Ps: hopefully I can get back into good habits soon and have a more regular blog schedule!! Well, at least I've suggested it now... Let's see if I carry it out... Hmmmm...

Tuesday 2 September 2014

Tuesday Thoughts

Hello dear readers, 

So, tomorrow I start sixth form (last two years of high school if you're not from the  UK!), which I always saw as inexpressibly old when I was younger - and now it's a reality. 

I've got all the stationery and outfit (how am I going to do these every morning?!) planned and ready for the big day, but I still feel unprepared for what's to come. 

It's quite a big change - both academically and physically - the Sixth Form at my school is set apart from the rest of the school; in a separate building (although on a positive note, the common room has a toaster, kettle and microwave - woohoo!) 

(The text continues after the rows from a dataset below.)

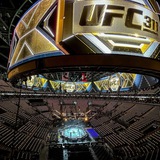 UFC FULL FIGHTS UFC Baku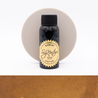 Robert Oster Caffe Crema Ink Bottle 50 ml
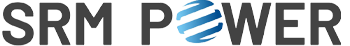 SRM Power | Kalıcı Çözüm | Kesintisiz Enerji - 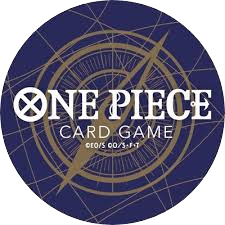 One Piece One Piece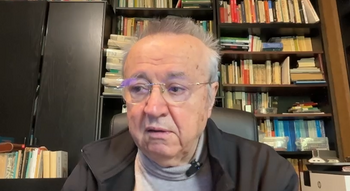 Ion Cristoiu: Mă miră că până acum Tragedia din Rahova n-a fost pusă pe seama războiului hibrid dus de Rusia. Nu e (…)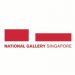 Partner Organization National Gallery Singapore image of 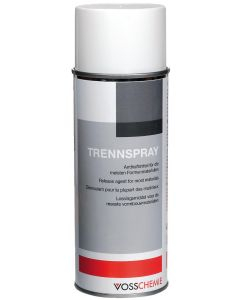Trennspray, Voss Chemie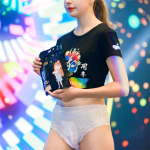 Sanitary Pants Supplier - Disposable Underwear Heavy Flow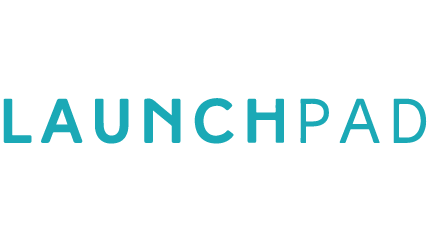 Connection Logo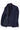 Carl Gross K-AMF-Shane Modern Fit Jacket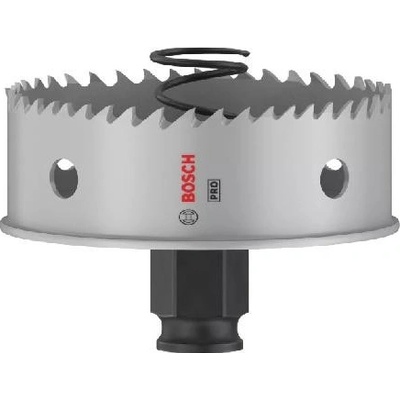 Bosch 2608594465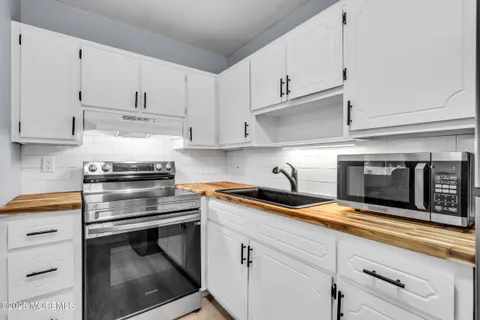 5A Iowa Drive Unit A, Whiting, NJ 08759 - #: 22522695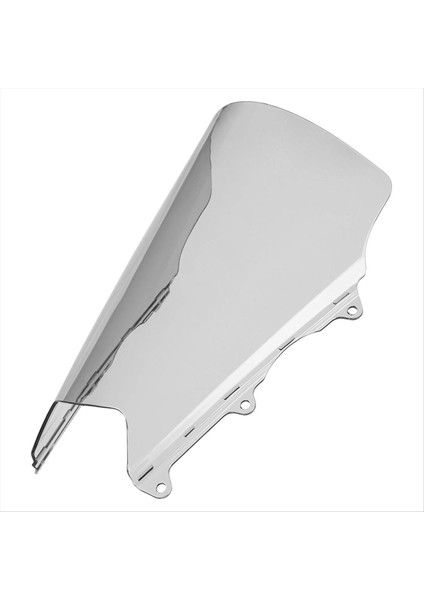 Motosiklet Aksesuarları Cam Cam Kalkanı Ekran Suzukı Gsx - 8r GSX8R Gsx 8r 2023-2024 Şeffaf (Yurt Dışından) fırsatları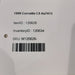 47376426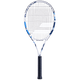 Babolat Evoke Team Tennis Racket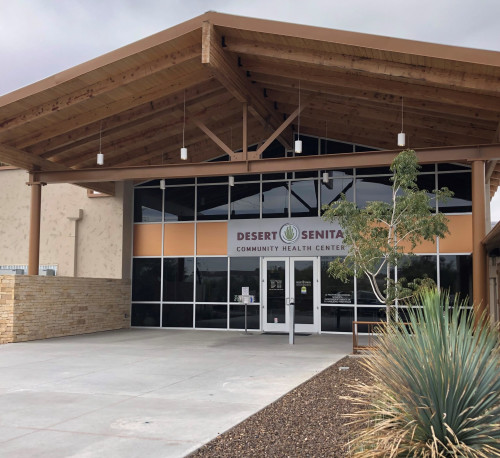 Residential Premium Main Image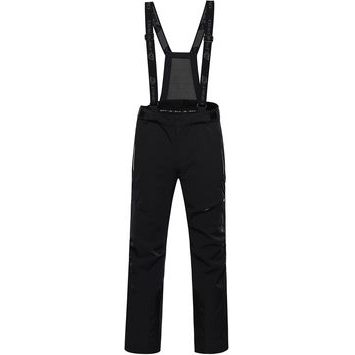 ALPINE PRO WERAD 2 black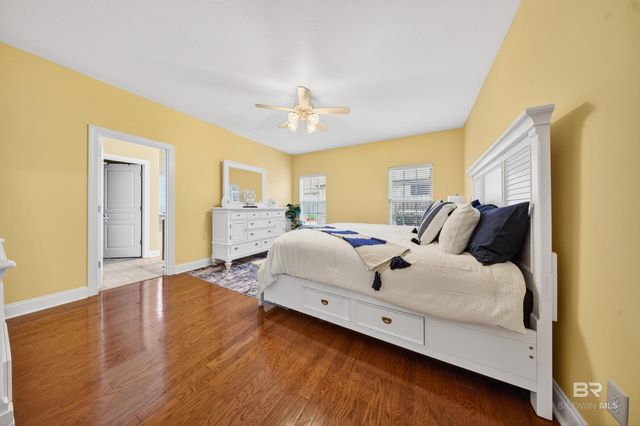 7900 Park Place Dr S, Mobile, AL 36608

But the biggest change for me won't be location, uniform, subjects, or work - it's the change in the people around me. My three closest friends are all leaving, and I'm excited for them in all their new pursuits and know that I'll still see them as much as possible, but it makes me also feel slightly empty - small, seemingly unnecessary things like who will I walk to assembly with, or who will I sit next to at lunch, are just pestering me constantly. Of course, there are so many other wonderful people in my year and I'm sure that existing friendships will grow, and new ones will form with people I've never even properly talked to. It's almost certain that when I'm all settled and into the swing of things, I'll feel a lot better - and the same goes to anyone else feeling this way too, as I'm sure we're all a bit nervous! 

But for now, I think a face mask session is required (for some reason, just being at school gives me spots!), paired with an early night - one of my three main sixth form goals is to go to sleep earlier (as well as not be late for school, but I'm not so sure that that one will happen!)

If it's alright, I may not write another post for a few days, as I kind of just want to concentrate on settling in to Lower Sixth Life (necessary capital letter there). 

So I bid you all farewell, and good luck to anyone starting something new this week - I know you'll be absolutely fine! 

Now for an unusual ending for my blog posts - a quote from the amazing Mahatma Gandhi: 

Keep your thoughts positive because your thoughts become your words. Keep your words positive because your words become your behavior. Keep your behavior positive because your behavior becomes your habits. Keep your habits positive because your habits become your values. Keep your values positive because your values become your destiny.



Monday 1 September 2014

Monday Moans

Hello dear readers, 

Today, or rather, this evening, I had my belated birthday party. I wanted it also to be a class thing; so the members of my old class (apart from three sadly) turned up to celebrate our last big moment together. It was so lovely to spend time with them all, especially as we spent the evening eating loads of pizza and dancing to some old classics. 

This isn't a moan, I know, but that's because I have nothing to moan about!!